(Study material)

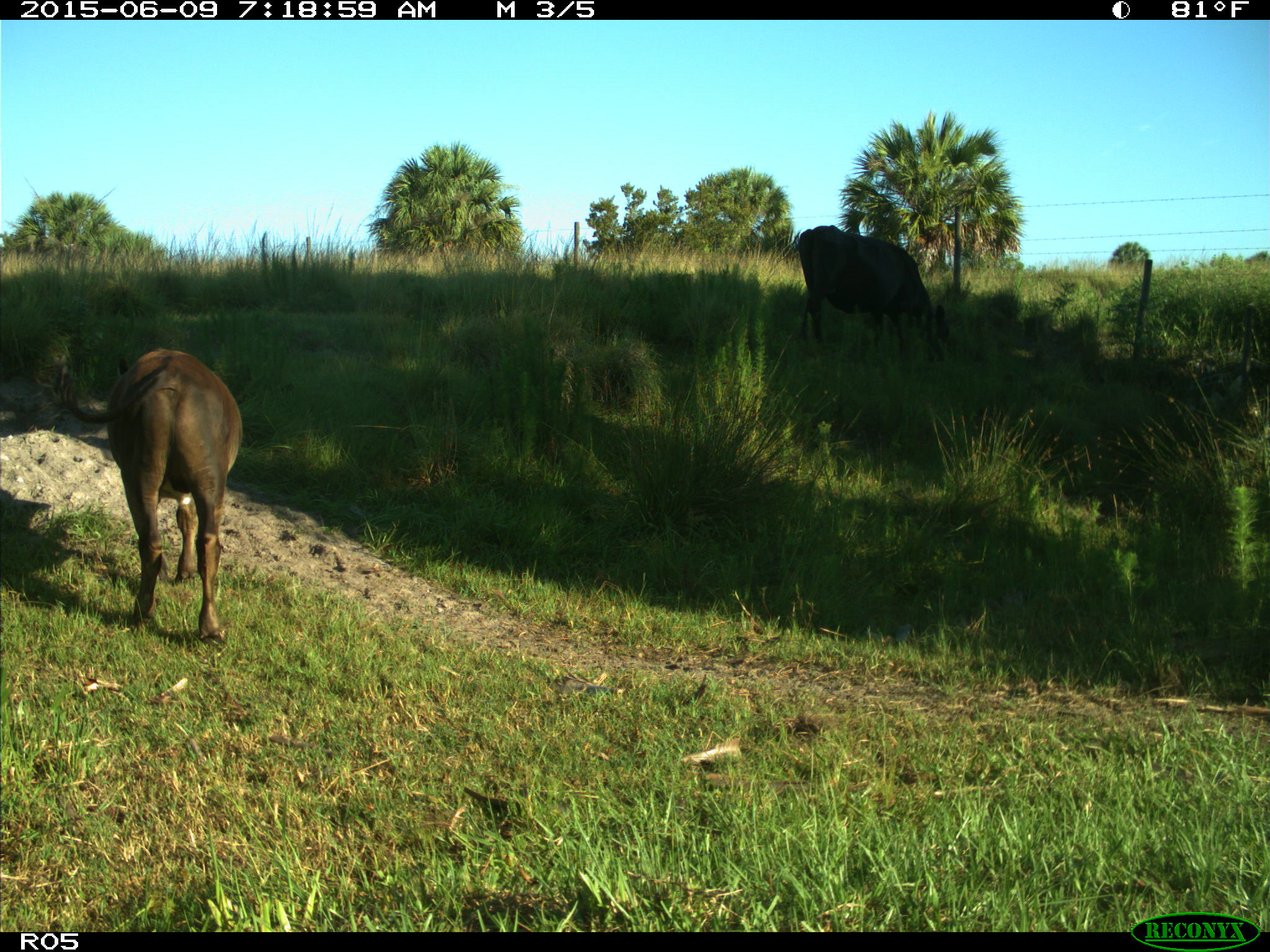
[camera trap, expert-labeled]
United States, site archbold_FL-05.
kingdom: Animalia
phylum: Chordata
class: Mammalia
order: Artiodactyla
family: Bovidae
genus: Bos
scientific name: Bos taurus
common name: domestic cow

(End Study material)

#### Aim of the exercise:
Return exactly the lines from the line bearing "order: Artiodactyla" to the end of the records, inclusive of both; include no other lines.

#### Result below:
order: Artiodactyla
family: Bovidae
genus: Bos
scientific name: Bos taurus
common name: domestic cow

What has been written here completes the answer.